#### [TEXT EXTRACT]
########################################

Dipak Rai () (sometimes spelled Deepak) is a Nepali professional footballer who currently plays for Manang Marshyangdi Club as a forward.

Club career

Machhindra
In the 2012 Pokhara cup in a match against Calcutta Post Trust Rai scored a hat-trick and also assisted one of Bishal Rai's two goals in a 6-0 victory.

Manang Marshyangdi
In March 2013 Rai joined the Manang Marshyangdi Club for an undisclosed fee. After scoring a goal on his debut Rai commented that it had been his "Manang Marshyangdi is my dream team". He in the thirty-second minute in a 12-0 win over Tushal Youth Club.

In the Semifinals of the 2013 Pokhara Cup Rai scored the first goal in a 2-1 win over Nepal Army Club. Manang Marshyangdi went on to win the tournament and Rai was nominated to be player of the tournament. As a result, Rai was gifted a motorcycle and 15,000 rupees.

In the group stage of the 2014 AFC President's Cup in a match against Svay Rieng Rai scored twice in a 6-3 victory.

On 16 November 2014 Rai came on as a sub and scored a consolation goal in a 2-1 loss to Indian side Pune F.C. in a match at the 2014 Bhutanese King's Cup. In the next match Rai scored the second goal in a 3-0 win over Assam Electricity FC.

########################################

#### [EXERCISE]
In the profile of Dipak Rai, what was he given after being nominated for player of the tournament at the 2013 Pokhara Cup?

########################################

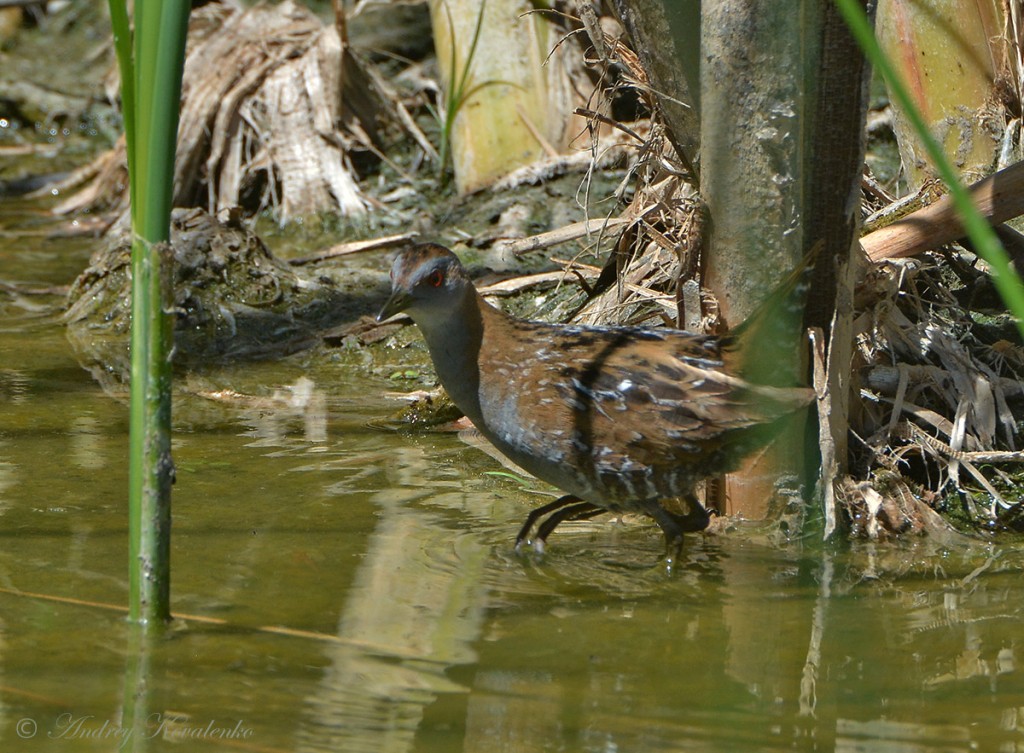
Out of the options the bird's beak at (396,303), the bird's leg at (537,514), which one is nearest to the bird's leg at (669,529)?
the bird's leg at (537,514)

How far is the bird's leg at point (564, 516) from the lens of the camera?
12.3 ft

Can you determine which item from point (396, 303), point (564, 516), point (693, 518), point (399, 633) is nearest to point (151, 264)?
point (399, 633)

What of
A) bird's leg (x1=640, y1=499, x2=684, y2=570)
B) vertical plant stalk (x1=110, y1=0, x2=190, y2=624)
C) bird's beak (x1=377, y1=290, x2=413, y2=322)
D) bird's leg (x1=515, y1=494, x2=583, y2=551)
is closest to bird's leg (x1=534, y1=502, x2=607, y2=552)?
bird's leg (x1=515, y1=494, x2=583, y2=551)

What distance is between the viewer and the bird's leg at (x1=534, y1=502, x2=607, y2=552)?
12.3 ft

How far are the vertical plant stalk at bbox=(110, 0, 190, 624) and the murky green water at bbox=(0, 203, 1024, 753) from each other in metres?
0.30

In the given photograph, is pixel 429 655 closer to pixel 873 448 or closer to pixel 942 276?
pixel 873 448

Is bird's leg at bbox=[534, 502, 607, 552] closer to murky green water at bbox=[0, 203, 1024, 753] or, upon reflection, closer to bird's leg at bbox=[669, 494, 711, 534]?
murky green water at bbox=[0, 203, 1024, 753]

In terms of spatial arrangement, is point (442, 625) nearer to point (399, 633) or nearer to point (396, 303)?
point (399, 633)

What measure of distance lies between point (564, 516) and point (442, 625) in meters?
0.90

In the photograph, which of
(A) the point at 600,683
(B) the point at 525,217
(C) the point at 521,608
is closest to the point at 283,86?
(B) the point at 525,217

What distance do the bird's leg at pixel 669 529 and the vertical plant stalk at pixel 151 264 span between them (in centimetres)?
146

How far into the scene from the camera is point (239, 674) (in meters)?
2.69

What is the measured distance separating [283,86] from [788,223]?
195 inches

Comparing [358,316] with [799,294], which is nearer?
[799,294]
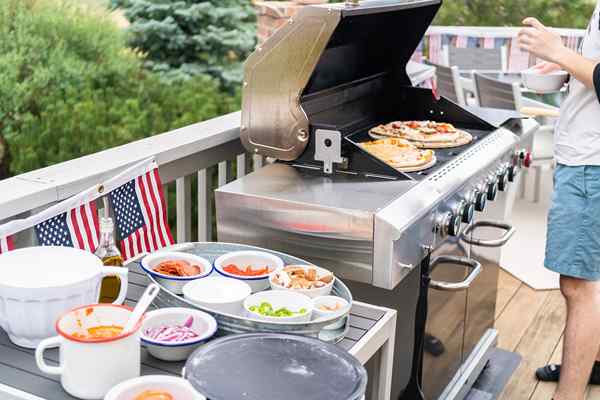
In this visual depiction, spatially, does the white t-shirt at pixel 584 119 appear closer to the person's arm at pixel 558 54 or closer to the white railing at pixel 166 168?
the person's arm at pixel 558 54

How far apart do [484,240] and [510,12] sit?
765cm

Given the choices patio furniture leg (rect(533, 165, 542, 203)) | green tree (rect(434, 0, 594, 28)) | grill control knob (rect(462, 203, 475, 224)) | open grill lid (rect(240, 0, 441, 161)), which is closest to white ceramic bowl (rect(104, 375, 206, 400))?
open grill lid (rect(240, 0, 441, 161))

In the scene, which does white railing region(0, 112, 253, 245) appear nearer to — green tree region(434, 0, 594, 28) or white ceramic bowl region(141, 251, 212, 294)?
white ceramic bowl region(141, 251, 212, 294)

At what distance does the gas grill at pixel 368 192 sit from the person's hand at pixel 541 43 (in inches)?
14.1

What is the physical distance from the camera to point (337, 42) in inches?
106

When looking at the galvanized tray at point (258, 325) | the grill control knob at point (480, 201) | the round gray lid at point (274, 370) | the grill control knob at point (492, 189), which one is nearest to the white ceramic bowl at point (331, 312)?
the galvanized tray at point (258, 325)

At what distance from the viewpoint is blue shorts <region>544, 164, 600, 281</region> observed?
2.76 meters

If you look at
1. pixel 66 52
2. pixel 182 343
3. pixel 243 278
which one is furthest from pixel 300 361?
pixel 66 52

########################################

#### [FULL ANSWER]
A motorcycle and 15,000 rupees.